SGRR/J&LGRR rescued two of her dogs and have placed them in loving safe homes. One is a blind dog in a loving foster home far away from this witch, and the other is a wonderful dog who has already been rehomed! 
*http://blog.al.com/spotnews/2010/03/tears_founder_arrested_and_cha.html*

*TEARS founder arrested and charged with animal cruelty*

*By Carol Robinson -- The Birmingham News *

*March 11, 2010, 11:43AM*








Terra Cotromano, shown in a 2005 photo, has been charged with animal cruelty. (The Birmingham News / Jeff Roberts)The founder of TEARS was arrested this morning on multiple counts of animal cruelty, authorities said.

Terra Cotromano, 61, was being taken to the Jefferson County Jail, said Jefferson County Chief Deputy Randy Christian. 

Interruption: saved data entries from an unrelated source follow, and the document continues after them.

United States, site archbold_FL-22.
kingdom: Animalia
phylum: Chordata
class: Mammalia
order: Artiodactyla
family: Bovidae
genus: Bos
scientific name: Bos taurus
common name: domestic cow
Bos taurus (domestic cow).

Cotromano founder of The Emergency Animal Rescue Service, is charged with 20 counts of cruelty to a dog or cat. Her bond is set at $1,000 for each charge. 

She was arrested at the TEARS animal rescue site in Mulga. 

Sheriff's officials in January seized 22 dogs and six cats after a month-long animal cruelty investigation. 

Prior to the seizure of the animals, members of the TEARS board of directors fired Cotromano as executive director and filed a civil suit alleging she mistreated animals and mishandled funds. 

Cotromano has previously denied the allegations and said the board members were replaced through a membership vote. 

Her attorney, Lawden Yates, said today's arrest came as a surprise. 

"Obviously Ms. Cotromano is innocent of all these charges. We certainly know she's not done anything wrong, and anybody can make any sort of wild allegations," Yates said. "We look forward to being in court and the opportunity to be heard."
*[Cotromano denies charges in December.]*


----------



## BeauShel (May 20, 2007)

Shame on her and I hope she gets everything coming to her.


----------